■ **Required work**
Rewrite the listing below starting at the line containing "How much of" and ending at the line containing "From the camera's", with "closest" changed to "nearest" and nothing else altered. Leave the pictures out of your answer.

■ **Rows**

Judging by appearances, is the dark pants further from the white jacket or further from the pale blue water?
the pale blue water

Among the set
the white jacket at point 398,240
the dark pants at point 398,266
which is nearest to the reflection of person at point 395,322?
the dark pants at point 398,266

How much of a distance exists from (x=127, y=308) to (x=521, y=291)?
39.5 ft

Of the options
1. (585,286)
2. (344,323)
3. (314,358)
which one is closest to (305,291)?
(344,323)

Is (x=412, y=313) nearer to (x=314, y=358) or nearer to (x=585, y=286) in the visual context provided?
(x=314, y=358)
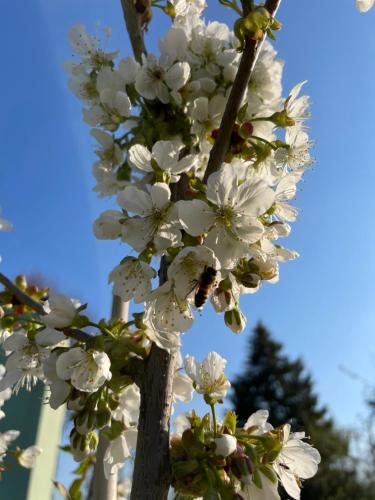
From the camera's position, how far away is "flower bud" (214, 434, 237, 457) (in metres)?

---

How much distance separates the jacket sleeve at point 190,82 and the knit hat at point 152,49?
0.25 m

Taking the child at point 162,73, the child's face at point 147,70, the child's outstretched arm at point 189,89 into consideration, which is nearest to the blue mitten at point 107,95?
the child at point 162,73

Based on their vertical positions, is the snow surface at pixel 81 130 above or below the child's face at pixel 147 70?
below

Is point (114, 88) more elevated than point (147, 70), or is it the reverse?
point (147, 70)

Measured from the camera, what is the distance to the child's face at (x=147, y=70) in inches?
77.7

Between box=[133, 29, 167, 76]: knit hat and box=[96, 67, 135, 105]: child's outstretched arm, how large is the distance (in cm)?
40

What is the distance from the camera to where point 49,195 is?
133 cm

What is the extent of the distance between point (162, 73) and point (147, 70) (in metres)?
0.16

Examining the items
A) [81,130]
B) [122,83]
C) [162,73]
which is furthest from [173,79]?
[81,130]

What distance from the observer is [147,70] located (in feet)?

■ **Solved exercise**
How much of a distance exists from (x=127, y=308) to (x=521, y=291)?
39.5 ft

Of the options
1. (585,286)
2. (344,323)
3. (314,358)
which one is nearest to (305,291)?
(344,323)

Is (x=412, y=313) nearer to (x=314, y=358) or nearer to (x=585, y=286) in the visual context provided?
(x=314, y=358)
From the camera's position, how far away is "flower bud" (214, 434, 237, 457) (in metres)?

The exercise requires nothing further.